Hunt through the lines below for the string "Dremomys" and copy each one that has it.
========================
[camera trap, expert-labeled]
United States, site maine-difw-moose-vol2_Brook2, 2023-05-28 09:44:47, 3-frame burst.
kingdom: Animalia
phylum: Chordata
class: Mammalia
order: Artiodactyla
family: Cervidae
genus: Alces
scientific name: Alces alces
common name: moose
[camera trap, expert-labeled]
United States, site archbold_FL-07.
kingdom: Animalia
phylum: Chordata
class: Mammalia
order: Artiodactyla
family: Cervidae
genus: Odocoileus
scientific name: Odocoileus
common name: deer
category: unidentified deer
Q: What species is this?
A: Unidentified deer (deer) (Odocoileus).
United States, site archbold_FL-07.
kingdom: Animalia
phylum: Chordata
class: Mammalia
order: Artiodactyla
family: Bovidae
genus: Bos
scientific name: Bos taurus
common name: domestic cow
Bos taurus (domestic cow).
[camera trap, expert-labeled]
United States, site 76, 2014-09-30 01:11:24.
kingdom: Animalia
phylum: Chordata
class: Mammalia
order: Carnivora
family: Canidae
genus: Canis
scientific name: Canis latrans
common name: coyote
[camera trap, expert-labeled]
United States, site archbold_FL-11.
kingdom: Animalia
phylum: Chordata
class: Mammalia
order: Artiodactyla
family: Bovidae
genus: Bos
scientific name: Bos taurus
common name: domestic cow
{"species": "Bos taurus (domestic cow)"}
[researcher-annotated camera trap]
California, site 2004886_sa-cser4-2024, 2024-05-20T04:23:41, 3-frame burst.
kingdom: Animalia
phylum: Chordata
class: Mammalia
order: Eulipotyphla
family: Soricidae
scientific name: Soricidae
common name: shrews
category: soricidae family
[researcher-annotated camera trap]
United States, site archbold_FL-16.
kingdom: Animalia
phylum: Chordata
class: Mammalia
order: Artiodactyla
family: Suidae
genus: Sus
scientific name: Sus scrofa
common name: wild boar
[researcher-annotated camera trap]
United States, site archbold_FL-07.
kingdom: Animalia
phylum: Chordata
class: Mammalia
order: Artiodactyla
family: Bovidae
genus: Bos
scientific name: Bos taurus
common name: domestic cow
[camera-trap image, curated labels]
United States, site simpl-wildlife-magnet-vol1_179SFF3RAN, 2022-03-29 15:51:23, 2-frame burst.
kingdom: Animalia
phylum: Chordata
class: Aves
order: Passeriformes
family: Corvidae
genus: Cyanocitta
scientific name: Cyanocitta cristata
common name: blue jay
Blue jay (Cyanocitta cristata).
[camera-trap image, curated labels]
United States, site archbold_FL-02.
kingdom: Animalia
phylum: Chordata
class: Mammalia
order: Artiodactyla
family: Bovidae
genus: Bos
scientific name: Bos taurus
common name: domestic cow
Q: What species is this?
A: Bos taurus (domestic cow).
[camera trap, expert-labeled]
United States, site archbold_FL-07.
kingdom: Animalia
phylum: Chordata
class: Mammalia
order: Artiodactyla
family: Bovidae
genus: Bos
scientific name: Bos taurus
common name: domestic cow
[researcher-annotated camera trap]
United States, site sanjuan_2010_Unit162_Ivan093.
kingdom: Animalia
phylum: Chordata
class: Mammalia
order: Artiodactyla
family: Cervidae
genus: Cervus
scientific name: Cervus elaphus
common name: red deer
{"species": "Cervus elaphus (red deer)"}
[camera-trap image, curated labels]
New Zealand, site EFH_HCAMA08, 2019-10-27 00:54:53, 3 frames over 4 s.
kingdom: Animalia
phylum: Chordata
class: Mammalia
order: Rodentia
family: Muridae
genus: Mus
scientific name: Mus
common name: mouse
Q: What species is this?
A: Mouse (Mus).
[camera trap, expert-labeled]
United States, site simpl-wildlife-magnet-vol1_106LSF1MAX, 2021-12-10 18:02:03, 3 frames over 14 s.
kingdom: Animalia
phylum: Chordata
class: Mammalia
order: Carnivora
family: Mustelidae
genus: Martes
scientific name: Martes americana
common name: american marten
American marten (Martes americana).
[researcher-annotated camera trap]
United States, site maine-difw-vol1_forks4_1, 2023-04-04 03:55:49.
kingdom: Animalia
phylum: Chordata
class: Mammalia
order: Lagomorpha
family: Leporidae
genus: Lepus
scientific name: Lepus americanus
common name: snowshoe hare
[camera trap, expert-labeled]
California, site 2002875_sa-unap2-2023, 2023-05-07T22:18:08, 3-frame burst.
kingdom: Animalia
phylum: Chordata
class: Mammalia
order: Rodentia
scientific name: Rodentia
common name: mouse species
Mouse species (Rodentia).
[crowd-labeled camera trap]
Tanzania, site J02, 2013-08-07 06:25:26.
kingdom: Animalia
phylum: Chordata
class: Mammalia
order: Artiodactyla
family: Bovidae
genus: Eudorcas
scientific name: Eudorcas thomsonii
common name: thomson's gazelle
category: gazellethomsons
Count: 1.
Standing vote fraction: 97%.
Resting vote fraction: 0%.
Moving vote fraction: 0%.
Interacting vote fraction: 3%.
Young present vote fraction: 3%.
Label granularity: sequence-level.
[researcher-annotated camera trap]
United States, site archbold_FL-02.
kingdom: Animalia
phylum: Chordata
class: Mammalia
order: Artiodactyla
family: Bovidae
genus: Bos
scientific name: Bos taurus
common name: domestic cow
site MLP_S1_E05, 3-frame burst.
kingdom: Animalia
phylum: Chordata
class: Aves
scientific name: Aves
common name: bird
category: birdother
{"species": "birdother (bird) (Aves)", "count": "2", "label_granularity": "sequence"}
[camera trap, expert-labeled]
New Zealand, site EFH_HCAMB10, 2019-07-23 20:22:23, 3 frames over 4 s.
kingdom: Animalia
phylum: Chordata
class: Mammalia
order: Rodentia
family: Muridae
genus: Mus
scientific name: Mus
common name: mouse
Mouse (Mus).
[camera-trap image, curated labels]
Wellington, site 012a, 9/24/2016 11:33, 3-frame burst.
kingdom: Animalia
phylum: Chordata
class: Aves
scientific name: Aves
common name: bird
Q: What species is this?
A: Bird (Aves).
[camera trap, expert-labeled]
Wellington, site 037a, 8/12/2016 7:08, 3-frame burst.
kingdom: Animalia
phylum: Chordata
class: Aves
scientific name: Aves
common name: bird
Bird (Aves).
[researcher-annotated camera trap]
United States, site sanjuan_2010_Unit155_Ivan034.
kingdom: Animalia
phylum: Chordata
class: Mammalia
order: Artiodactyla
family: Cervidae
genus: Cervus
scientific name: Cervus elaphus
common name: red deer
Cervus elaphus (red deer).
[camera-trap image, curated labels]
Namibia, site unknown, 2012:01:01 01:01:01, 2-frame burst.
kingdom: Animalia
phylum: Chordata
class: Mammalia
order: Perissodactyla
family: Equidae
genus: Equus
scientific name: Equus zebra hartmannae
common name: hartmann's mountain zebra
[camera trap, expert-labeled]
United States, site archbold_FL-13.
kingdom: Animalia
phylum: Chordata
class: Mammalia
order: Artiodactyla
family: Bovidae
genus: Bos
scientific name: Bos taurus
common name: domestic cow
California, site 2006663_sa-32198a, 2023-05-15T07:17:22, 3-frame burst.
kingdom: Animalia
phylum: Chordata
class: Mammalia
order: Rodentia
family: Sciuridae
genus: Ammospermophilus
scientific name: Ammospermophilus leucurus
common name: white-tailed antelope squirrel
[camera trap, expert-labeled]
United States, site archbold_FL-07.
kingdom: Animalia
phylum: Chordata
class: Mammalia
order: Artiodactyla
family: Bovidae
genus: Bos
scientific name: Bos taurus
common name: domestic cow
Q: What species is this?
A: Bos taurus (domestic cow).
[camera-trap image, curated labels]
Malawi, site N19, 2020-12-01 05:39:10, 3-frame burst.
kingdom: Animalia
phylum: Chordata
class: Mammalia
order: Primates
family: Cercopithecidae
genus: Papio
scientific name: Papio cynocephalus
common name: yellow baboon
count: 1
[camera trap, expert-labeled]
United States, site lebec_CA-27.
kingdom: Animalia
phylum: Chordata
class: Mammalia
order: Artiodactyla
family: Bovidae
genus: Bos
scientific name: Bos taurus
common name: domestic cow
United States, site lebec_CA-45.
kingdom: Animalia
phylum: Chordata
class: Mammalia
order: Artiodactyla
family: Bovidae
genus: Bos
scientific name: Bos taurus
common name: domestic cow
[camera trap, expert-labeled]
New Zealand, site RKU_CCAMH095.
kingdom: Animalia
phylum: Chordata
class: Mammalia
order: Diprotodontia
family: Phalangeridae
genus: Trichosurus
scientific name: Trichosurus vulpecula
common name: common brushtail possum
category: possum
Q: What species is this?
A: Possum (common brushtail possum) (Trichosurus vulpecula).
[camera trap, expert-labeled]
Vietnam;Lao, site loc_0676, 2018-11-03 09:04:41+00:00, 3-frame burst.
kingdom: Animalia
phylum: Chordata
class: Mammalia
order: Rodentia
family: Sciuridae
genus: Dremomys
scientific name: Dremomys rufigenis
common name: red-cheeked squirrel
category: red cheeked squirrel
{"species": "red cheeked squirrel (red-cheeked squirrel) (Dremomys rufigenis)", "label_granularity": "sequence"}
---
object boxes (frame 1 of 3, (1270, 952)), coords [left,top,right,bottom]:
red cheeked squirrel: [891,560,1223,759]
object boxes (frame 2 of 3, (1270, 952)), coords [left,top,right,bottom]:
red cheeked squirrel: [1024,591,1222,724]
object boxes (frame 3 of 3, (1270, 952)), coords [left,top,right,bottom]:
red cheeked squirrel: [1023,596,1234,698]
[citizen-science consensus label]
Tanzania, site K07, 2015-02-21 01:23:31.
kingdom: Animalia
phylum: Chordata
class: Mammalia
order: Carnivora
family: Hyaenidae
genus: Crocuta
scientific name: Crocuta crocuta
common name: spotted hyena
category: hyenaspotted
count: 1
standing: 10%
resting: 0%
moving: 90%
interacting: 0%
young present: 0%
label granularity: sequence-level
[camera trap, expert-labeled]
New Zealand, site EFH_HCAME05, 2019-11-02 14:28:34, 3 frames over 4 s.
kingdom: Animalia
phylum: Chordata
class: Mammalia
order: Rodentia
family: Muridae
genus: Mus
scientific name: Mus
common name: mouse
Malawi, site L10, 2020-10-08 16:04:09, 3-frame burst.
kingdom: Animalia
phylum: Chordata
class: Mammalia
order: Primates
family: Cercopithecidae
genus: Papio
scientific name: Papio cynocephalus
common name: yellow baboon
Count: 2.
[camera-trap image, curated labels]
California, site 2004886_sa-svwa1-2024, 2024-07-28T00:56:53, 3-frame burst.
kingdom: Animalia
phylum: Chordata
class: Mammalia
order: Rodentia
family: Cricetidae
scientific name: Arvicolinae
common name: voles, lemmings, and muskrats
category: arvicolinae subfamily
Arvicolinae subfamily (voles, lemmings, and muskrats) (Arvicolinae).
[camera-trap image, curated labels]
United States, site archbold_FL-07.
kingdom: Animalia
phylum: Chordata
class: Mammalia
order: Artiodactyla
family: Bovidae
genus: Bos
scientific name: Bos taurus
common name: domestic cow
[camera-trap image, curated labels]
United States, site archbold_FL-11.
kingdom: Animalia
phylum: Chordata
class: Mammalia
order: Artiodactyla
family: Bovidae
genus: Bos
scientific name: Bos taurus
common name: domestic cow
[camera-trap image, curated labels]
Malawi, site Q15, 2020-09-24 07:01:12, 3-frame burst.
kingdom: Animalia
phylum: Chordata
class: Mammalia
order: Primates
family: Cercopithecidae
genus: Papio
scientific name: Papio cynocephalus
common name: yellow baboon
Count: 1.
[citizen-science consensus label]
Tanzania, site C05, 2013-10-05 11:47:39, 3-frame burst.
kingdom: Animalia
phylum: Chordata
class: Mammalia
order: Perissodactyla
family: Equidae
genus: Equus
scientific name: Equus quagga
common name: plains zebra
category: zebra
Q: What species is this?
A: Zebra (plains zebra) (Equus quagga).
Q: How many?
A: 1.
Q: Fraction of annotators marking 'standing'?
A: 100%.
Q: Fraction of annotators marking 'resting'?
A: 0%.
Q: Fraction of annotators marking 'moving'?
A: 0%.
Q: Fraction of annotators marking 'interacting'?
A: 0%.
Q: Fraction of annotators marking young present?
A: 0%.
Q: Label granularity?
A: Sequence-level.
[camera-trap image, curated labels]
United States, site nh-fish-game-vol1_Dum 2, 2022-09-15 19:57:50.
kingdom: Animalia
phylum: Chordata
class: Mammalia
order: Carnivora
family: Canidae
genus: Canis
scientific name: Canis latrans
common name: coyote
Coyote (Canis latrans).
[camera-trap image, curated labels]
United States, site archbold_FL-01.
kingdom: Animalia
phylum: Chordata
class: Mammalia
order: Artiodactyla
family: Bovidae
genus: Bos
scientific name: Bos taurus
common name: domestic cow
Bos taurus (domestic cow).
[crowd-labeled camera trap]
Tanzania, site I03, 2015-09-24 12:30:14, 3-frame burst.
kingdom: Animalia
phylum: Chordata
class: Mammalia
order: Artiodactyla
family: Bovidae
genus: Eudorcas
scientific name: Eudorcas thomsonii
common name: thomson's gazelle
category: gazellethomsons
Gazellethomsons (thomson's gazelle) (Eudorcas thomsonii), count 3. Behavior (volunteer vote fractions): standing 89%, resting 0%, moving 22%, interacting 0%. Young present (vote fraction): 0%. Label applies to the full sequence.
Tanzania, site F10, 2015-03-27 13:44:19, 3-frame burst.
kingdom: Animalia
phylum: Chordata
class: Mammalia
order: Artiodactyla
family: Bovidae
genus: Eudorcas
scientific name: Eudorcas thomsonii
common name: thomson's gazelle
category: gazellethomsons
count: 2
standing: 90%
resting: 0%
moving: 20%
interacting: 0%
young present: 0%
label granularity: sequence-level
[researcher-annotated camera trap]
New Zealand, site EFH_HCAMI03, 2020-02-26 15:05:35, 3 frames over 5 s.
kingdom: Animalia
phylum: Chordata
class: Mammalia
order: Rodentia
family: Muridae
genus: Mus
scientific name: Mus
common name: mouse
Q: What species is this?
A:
========================
RESULT BELOW
genus: Dremomys
scientific name: Dremomys rufigenis
{"species": "red cheeked squirrel (red-cheeked squirrel) (Dremomys rufigenis)", "label_granularity": "sequence"}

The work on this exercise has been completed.